• FinCEN Issues Mortgage Loan Fraud Report and Commercial Real Estate Financing Fraud Suspicious Activity Report Analysis and Advisory
  • April 8, 2011
  • Law Firm: Gunster Yoakley Stewart P.A. - West Palm Beach Office
  • This week, the Financial Crimes Enforcement Network (“FinCEN”) issued two (2) news alerts (collectively, the “News Alerts”) to announce the issuance of FinCEN’s report on Mortgage Loan Fraud Suspicious Activity Report (“SAR”) Filings In Fourth Quarter and Calendar Year 2010 (the “Mortgage Loan Fraud Report”) as well as the Commercial Real Estate Financing Fraud SAR analysis (“CRE Fraud Analysis”) and Commercial Real Estate Fraud Advisory (“CRE Fraud Advisory”).

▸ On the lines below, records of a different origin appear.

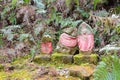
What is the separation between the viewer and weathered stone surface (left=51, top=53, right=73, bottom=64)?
420cm

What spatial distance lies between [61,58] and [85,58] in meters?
0.40

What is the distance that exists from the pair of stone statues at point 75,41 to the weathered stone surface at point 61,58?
0.35 feet

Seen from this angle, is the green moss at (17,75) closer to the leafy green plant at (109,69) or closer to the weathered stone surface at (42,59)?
the weathered stone surface at (42,59)

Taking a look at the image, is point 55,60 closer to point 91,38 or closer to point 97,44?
point 91,38

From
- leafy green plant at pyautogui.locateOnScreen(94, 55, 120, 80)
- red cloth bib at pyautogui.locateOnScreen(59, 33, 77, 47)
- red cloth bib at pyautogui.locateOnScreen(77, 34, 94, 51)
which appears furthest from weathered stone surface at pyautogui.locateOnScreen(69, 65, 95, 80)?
leafy green plant at pyautogui.locateOnScreen(94, 55, 120, 80)

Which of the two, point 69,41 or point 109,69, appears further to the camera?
point 69,41

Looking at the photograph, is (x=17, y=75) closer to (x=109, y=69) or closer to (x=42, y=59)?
(x=42, y=59)

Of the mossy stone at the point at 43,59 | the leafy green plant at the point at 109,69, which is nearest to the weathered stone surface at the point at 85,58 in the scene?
the mossy stone at the point at 43,59

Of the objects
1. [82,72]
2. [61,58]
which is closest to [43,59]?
[61,58]

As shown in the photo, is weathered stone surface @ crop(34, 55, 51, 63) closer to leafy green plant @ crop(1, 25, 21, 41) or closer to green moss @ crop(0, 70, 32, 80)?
green moss @ crop(0, 70, 32, 80)

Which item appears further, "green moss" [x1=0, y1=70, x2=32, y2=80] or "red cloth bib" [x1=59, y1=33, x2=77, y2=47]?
"red cloth bib" [x1=59, y1=33, x2=77, y2=47]

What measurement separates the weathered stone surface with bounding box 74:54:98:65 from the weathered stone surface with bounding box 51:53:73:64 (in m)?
0.12

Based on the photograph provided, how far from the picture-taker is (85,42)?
417 cm

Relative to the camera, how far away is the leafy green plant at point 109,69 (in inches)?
55.0
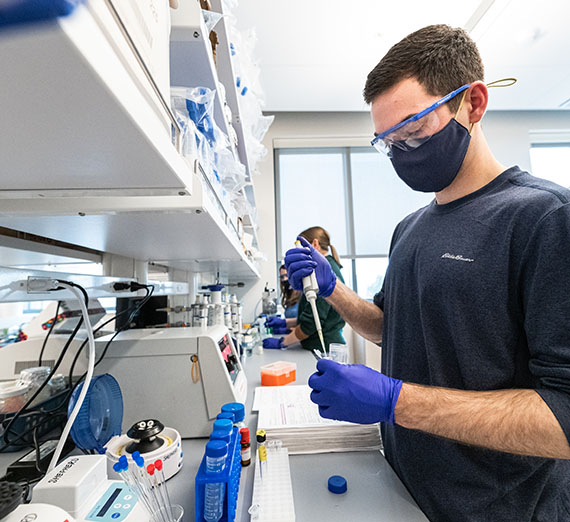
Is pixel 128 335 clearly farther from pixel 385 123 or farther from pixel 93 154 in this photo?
pixel 385 123

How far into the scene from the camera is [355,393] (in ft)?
2.30

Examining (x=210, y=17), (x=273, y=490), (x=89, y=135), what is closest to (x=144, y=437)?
(x=273, y=490)

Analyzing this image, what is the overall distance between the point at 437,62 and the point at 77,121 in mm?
866

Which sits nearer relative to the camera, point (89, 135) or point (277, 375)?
point (89, 135)

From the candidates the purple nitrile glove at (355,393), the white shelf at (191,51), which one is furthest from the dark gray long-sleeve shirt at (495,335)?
the white shelf at (191,51)

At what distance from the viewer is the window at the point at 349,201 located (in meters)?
4.32

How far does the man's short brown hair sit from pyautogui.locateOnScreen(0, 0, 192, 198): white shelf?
0.68 meters

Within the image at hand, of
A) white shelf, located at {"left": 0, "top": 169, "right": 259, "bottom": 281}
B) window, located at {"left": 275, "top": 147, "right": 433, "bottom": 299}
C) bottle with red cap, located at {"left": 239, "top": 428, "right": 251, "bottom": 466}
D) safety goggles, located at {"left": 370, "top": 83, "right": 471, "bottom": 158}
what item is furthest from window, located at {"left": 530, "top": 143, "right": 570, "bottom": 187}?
bottle with red cap, located at {"left": 239, "top": 428, "right": 251, "bottom": 466}

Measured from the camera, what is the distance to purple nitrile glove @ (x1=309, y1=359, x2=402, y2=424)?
69cm

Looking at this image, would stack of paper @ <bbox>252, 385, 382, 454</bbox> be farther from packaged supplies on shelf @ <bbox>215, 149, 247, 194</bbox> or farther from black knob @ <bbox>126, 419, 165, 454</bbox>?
packaged supplies on shelf @ <bbox>215, 149, 247, 194</bbox>

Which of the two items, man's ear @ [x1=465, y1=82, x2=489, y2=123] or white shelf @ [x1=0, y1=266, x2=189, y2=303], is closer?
white shelf @ [x1=0, y1=266, x2=189, y2=303]

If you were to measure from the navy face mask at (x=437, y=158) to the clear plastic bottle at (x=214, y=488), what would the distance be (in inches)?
32.2

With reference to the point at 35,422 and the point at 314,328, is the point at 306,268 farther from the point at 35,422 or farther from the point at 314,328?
the point at 314,328

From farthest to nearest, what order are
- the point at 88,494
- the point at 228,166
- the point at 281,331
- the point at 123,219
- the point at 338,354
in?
the point at 281,331
the point at 338,354
the point at 228,166
the point at 123,219
the point at 88,494
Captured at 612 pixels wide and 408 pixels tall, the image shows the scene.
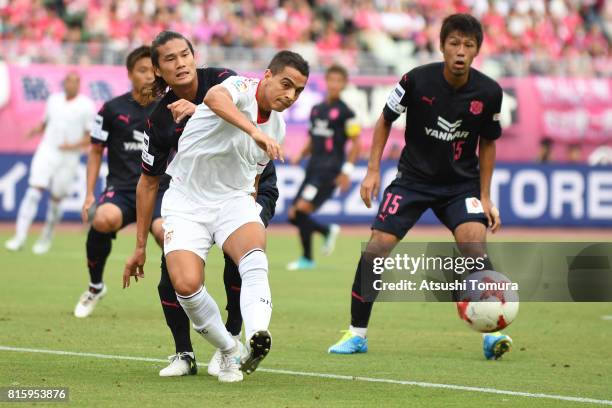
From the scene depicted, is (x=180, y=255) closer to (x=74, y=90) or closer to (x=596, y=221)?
(x=74, y=90)

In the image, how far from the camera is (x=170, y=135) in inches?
306

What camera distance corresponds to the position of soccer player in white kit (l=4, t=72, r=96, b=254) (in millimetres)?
18953

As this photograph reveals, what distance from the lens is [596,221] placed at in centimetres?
2652

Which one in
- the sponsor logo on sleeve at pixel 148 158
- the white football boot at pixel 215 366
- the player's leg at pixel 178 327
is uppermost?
the sponsor logo on sleeve at pixel 148 158

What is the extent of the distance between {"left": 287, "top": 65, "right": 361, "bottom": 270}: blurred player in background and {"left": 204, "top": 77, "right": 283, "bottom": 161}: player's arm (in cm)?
971

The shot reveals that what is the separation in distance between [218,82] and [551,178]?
63.1 feet

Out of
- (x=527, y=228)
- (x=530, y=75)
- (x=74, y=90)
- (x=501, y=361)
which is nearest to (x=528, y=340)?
(x=501, y=361)

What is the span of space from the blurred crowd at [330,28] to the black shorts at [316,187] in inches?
375

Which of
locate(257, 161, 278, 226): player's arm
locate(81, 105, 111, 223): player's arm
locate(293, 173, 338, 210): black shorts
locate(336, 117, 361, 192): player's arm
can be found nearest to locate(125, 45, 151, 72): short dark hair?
locate(81, 105, 111, 223): player's arm

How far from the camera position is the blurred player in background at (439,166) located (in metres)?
9.17

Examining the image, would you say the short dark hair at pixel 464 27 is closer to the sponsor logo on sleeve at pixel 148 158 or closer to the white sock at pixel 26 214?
the sponsor logo on sleeve at pixel 148 158

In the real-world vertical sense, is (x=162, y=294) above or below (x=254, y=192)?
below

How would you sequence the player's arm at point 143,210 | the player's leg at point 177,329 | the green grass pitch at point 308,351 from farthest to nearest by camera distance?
the player's leg at point 177,329 < the player's arm at point 143,210 < the green grass pitch at point 308,351

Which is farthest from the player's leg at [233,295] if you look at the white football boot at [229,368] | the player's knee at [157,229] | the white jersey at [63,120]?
the white jersey at [63,120]
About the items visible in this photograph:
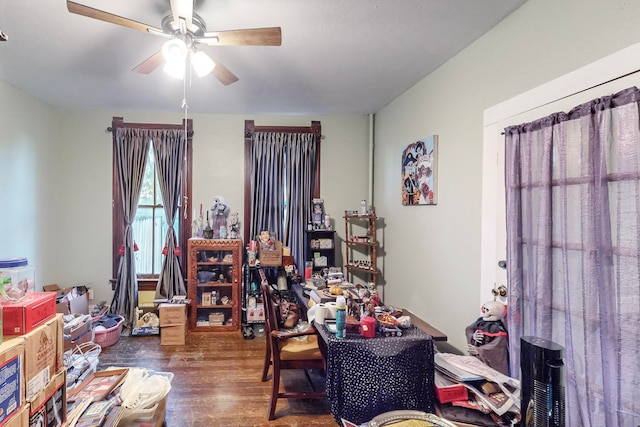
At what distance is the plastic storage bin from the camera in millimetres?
1335

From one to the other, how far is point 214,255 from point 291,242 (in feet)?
3.30

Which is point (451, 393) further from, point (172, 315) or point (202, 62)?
point (172, 315)

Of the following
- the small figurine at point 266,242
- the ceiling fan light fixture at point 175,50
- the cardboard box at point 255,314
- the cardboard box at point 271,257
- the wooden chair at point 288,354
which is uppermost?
the ceiling fan light fixture at point 175,50

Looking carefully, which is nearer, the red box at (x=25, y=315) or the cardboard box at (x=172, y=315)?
the red box at (x=25, y=315)

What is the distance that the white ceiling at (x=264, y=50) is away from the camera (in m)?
1.97

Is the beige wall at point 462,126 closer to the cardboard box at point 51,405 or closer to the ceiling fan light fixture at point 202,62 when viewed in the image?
the ceiling fan light fixture at point 202,62

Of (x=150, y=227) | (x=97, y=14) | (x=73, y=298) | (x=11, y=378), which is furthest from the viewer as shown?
(x=150, y=227)

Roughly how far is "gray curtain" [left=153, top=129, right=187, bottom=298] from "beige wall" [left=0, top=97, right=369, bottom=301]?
198 mm

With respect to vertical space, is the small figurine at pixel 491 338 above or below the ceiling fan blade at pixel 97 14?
below

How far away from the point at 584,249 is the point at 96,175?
16.0ft

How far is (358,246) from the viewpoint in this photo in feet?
14.3

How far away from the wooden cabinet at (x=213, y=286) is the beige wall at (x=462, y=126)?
185 cm

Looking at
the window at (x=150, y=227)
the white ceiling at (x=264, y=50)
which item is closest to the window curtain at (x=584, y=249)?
the white ceiling at (x=264, y=50)

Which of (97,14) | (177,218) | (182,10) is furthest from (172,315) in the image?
(182,10)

    The Mortgage Loan Fraud Report released full year data showing the number of SARs involving mortgage loan fraud increased by four percent (4%) in 2010 to 70,472 compared with 67,507 mortgage loan fraud SARs filed in 2009.  Miami-Dade, Broward and Orange county, Florida were three of five U.S. counties with the highest mortgage loan fraud SAR filings per capita.  The Mortgage Loan Fraud Report also shows that the growth rate of mortgage loan fraud SARs began to slow over the last two to three years.  Looking at just the 2010 fourth quarter, filers submitted 18,759 mortgage loan fraud SARs, a one percent (1%) decrease from the 18,884 filings over the same period in 2009.

    The CRE Fraud Analysis revealed that incidences of suspicious activity in commercial real estate financing almost tripled between 2007 and 2010.  In addition, the CRE Fraud Analysis shows that the largest class of suspicious transactions reported was for loans under $1 million.

    In conjunction with the CRE Fraud Analysis, FinCEN also released the CRE Fraud Advisory to assist financial institutions in targeting fraudulent activity in the commercial real estate sector.  The CRE Fraud Advisory provides examples of common commercial real estate fraud schemes and suggests that financial institutions use the term “CREF” when completing SAR narratives involving potential commercial real estate fraud.

    On a related note, FinCEN Director, James H. Freis Jr., commented that pending proposed regulations requiring residential mortgage lenders and originators to adopt anti-money laundering (“AML”) programs and report suspicious transactions would significantly augment FinCEN’s initiatives in the mortgage fraud area.  FinCEN issued a Notice of Proposed Rulemaking (“Proposed Rule”) in December 2010 that would require non-bank residential mortgage lenders and originators to establish AML programs and file SARs.  Director Freis clarified that the Proposed Rule does not make residential mortgage lenders “financial institutions” under FinCEN regulations and consequently, residential mortgage lenders will have no duty to file Currency Transaction Reports nor responsibility for record retention.